The defects described by the Tribunal (see [5] above) were not serious or significant and could not reasonably be thought to have had the effect that no person would have rented the apartment at any price.
Therefore, the proper measure of damages (assuming damages were payable) was the difference between the market rent of the apartment in the state it was, and the market rent for the apartment assuming the defects were rectified. No such evidence was given.
On this appeal the appellant also seeks to rely upon a letter from another real estate agent dated 16 February 2021 and an undated flyer advertising the appellant's apartment for sale and containing handwriting from an unknown author.
The letter dated 16 February 2021 post-dates the hearing and is not receivable on appeal unless it satisfies the requirements for the introduction of new evidence on appeal, including that it was not reasonably available at the time the proceedings under appeal were being dealt with.
As to what "not reasonably available" means the Appeal Panel said in Al-Daouk v Mr Pine Pty Ltd t/as Furnco Bankstown [2015] NSWCATAP 111 at [23] that it means that:
"… the evidence in question was unavailable because no person could have reasonably obtained the evidence."

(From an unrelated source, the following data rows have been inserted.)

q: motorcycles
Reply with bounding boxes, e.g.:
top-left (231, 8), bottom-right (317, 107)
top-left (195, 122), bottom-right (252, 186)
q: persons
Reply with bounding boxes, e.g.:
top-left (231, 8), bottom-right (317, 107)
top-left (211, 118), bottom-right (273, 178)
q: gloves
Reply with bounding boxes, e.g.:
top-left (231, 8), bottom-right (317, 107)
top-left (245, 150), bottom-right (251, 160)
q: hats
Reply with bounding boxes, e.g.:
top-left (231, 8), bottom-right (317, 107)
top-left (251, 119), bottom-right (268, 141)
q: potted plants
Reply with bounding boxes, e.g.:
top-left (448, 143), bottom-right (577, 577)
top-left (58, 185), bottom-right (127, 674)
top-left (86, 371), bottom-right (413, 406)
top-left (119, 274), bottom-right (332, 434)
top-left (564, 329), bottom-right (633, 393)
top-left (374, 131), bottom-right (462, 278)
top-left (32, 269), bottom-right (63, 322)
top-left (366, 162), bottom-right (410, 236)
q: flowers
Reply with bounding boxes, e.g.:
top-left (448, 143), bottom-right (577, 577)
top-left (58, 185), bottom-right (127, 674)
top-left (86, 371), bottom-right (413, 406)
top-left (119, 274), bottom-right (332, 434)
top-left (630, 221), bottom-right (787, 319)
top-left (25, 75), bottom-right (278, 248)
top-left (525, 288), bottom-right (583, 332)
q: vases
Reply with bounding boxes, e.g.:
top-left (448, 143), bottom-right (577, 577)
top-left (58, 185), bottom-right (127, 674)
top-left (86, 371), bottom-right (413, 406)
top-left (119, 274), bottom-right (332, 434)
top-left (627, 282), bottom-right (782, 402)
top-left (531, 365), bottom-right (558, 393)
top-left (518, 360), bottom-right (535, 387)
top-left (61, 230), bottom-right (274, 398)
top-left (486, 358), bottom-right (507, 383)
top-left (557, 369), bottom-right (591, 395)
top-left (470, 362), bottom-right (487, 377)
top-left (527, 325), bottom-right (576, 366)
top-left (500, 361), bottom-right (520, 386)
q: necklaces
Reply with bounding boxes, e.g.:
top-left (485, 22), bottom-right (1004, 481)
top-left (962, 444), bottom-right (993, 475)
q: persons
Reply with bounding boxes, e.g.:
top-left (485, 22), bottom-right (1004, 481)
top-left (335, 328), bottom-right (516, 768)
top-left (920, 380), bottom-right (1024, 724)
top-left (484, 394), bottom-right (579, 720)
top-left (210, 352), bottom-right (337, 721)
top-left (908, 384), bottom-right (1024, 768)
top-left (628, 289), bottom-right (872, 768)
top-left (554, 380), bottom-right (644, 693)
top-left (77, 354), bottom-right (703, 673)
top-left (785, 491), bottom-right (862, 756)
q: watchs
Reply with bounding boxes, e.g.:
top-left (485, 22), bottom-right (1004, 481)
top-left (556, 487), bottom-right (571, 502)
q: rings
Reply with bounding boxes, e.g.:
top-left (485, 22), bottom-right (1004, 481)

The appellant did not give any evidence to the effect that this letter was not reasonably available at the time of the hearing at first instance, and we would not so find. Self-evidently such a letter could have been obtained before the hearing. Accordingly, we do not admit this letter on appeal.
The remaining document is undated and contains no information relevant to the issues on the appeal. If it does contain relevant information which is not apparent to us, then the document either falls into the same category as the letter dated 17 July 2019, or the letter dated 16 February 2021, and must be rejected for the same reasons the other documents were rejected.
A second possible basis for a denial of procedural fairness suggested in the appeal grounds and in oral submissions, is that the appellant was unable to properly present his case before the Tribunal because of the conduct of the Tribunal member and the limited time allowed for the hearing. We are unable to assess this possible basis in the absence of a sound recording or transcript of the hearing before the Tribunal which, as noted above, the appellant was directed, but failed, to provide to the Appeal Panel.
In those circumstances the appellant's appeal fails.
[4]
Orders
We make the following order:
1. Appeal dismissed.
[5]
I hereby certify that this is a true and accurate record of the reasons for decision of the Civil and Administrative Tribunal of New South Wales.
Registrar
DISCLAIMER - Every effort has been made to comply with suppression orders or statutory provisions prohibiting publication that may apply to this judgment or decision. The onus remains on any person using material in the judgment or decision to ensure that the intended use of that material does not breach any such order or provision. Further enquiries may be directed to the Registry of the Court or Tribunal in which it was generated.